__PROVIDED TEXT__:

===============

In addition to sharing the inside track for a fistful of Oscars in January, both David O. Russell’s “American Hustle” and Martin Scorsese’s “The Wolf of Wall Street” feature confidence men as antiheroes. They also are based on actual historical events, with the late 70s Abscam sting of American politicians featured in Russell’s film, and the rise and fall of penny stock swindler Jordan Belfort in the late 80s dramatized by Scorsese. Although both Abscam and the Belfort tale are ripe for social commentary, the primary goal of these two “prestige” directors is to make entertaining films that dance around the social problems they should address. Finally, both films are imitations of Martin Scorsese, a director who has seen better days. “American Hustle” borrows liberally from the tricks of the Scorsese trade and so does Scorsese himself, who in his 25th film since 1972 ends up plagiarizing “Goodfellas”.
Although David O. Russell has written and directed one of the best comedies of the last two decades—“Flirting with Disaster”—his latest left me looking at my watch after the first half-hour. Although not so nearly as long as Scorsese’s elephantine three-hour opus, it would have been more tolerable if a half-hour had been shaved off its 138 minutes. I can’t say that it would have been any funnier. Shakespeare said that brevity is the soul of wit, but even at 13 minutes “American Hustle” would have been a slog.

===============

__RECORD EXCERPTS__:
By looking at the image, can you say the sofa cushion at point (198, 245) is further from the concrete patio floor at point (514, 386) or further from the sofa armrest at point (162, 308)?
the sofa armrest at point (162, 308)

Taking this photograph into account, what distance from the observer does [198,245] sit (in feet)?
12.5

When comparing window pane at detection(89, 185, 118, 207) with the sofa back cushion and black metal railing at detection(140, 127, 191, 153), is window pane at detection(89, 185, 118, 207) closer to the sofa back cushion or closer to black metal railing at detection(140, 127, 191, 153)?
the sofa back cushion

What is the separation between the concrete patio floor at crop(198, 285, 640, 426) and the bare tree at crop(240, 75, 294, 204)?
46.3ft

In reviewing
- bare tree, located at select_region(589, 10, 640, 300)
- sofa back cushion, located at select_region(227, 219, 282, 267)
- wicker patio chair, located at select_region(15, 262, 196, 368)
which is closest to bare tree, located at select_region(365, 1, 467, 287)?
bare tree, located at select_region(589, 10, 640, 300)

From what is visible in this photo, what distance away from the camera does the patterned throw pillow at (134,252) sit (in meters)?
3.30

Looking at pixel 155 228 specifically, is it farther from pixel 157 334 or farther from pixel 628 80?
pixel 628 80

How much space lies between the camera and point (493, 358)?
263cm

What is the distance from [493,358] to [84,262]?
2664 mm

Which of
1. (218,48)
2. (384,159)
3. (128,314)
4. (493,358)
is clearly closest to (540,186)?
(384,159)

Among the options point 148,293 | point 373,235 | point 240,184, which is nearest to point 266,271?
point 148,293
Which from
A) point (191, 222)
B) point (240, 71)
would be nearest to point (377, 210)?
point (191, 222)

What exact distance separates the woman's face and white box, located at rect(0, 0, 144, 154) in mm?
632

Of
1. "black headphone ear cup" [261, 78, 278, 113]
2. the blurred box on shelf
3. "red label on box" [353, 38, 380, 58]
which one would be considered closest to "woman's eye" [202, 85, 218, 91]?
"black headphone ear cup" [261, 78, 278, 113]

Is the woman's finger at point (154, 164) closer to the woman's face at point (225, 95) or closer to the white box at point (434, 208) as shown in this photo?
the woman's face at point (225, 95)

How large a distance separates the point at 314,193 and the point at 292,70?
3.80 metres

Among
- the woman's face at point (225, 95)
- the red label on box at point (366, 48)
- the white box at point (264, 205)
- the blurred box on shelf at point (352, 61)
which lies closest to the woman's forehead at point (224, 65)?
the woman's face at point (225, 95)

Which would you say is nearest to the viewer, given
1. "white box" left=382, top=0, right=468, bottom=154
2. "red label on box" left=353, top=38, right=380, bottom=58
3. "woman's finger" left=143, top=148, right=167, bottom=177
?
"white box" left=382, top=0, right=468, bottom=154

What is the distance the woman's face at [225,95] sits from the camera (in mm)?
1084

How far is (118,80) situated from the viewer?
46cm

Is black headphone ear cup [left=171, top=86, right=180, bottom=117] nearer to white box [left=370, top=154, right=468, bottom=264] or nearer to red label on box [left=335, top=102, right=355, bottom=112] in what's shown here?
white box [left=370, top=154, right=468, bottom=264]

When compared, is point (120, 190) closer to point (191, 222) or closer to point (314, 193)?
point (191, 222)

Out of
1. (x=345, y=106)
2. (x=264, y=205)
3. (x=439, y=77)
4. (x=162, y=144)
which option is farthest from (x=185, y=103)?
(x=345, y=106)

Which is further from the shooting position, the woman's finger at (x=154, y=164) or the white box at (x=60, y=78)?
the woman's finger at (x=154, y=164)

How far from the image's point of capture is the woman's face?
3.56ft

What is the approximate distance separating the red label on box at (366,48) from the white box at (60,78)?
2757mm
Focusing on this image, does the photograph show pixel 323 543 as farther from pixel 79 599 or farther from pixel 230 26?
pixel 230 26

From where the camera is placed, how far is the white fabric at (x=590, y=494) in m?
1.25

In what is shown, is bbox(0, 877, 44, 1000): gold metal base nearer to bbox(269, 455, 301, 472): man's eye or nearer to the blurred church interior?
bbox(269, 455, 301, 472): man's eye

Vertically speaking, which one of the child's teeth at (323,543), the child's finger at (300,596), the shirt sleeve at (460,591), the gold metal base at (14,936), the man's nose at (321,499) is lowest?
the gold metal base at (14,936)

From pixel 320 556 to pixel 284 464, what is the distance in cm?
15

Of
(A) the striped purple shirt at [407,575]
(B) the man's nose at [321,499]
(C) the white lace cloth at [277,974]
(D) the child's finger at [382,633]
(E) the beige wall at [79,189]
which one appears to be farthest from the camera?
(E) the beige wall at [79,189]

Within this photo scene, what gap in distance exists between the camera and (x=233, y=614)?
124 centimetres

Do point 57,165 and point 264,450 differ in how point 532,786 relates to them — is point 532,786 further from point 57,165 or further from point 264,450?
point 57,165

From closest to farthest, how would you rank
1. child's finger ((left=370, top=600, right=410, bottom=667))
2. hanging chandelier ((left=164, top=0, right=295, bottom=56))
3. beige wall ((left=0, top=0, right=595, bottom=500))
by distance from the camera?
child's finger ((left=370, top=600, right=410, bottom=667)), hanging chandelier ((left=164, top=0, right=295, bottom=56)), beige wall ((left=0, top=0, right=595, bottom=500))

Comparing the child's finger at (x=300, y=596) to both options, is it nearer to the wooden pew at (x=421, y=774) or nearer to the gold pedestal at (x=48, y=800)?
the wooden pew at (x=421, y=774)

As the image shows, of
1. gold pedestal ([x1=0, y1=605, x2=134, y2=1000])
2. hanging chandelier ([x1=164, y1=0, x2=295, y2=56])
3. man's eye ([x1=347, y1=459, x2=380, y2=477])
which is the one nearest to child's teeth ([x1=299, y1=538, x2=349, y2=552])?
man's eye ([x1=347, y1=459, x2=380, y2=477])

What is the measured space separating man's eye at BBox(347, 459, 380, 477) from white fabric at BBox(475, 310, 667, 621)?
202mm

===============

__GIVEN REQUEST A__:
Answer each question from the film review, one line per answer, marked to match:
(i) Which historical event is featured in Russell's film?
(ii) Which Russell comedy does the reviewer call one of the best of the last two decades?
(iii) What is the running time of "American Hustle"?
__GIVEN REQUEST B__: Name every film title that appears in the film review.
__GIVEN REQUEST C__: Carry on the film review from its last sentence.
The listing has no connection to the film review.

__EXPECTED OUTPUT A__:
(i) The late 70s Abscam sting of American politicians.
(ii) "Flirting with Disaster".
(iii) 138 minutes.

__EXPECTED OUTPUT B__: "American Hustle", "The Wolf of Wall Street", "Goodfellas", "Flirting with Disaster"

__EXPECTED OUTPUT C__:
In one of the most obvious signs of his lack of command over his material, Russell cast Christian Bale in the role of Irving Rosenfeld, a Bronx Jew who was based on Melvin Weinberg, the con man who the FBI coerced into acting as an intermediary between a fake Sheikh and the politicians they hoped to sting. After Weinberg was arrested on ten counts of fraud, the FBI offered him immunity if he became part of their operation. Let’s leave it like this, casting Bale in such a role makes about as much sense as casting Woody Allen as an Episcopalian minister whose ancestors came over on the Mayflower.
Since the plot of the film has very little to do with historical events (Russell puts in a disclaimer at the beginning of the film that “some of this actually happened”), you have to wonder why in the world Bale felt the need to put on 40 pounds to look like the portly Mel Weinberg. Maybe he thought that this would put him in the record book as the actor who bested Robert DeNiro on the weight alteration scale. Not only did he add a ton of weight to play Irving Rosenfeld, he also lost about the same amount when he was the lead character in “The Machinist”, a film about a man whose chronic insomnia caused such a weight loss that he looked anorexic.
Unlike other films about confidence men such as “The Sting” or “Paper Moon”, the humor in “American Hustle” is conceptual rather than so old-fashioned as to rest on witty dialogue or farcical situations. For example, there’s a scene in “American Hustle” where we see the FBI agent Richard DiMaso (Bradley Cooper) running Abscam in hair curlers. That prompted a wave of laughter from the audience almost equal to the opening scene where we see Irving Rosenfeld gluing a toupee to his baldpate and weaving it into what’s left of his hair. As in almost every scene he appears in, Bale wears a glum face that makes you think he was auditioning for the role of a dying man.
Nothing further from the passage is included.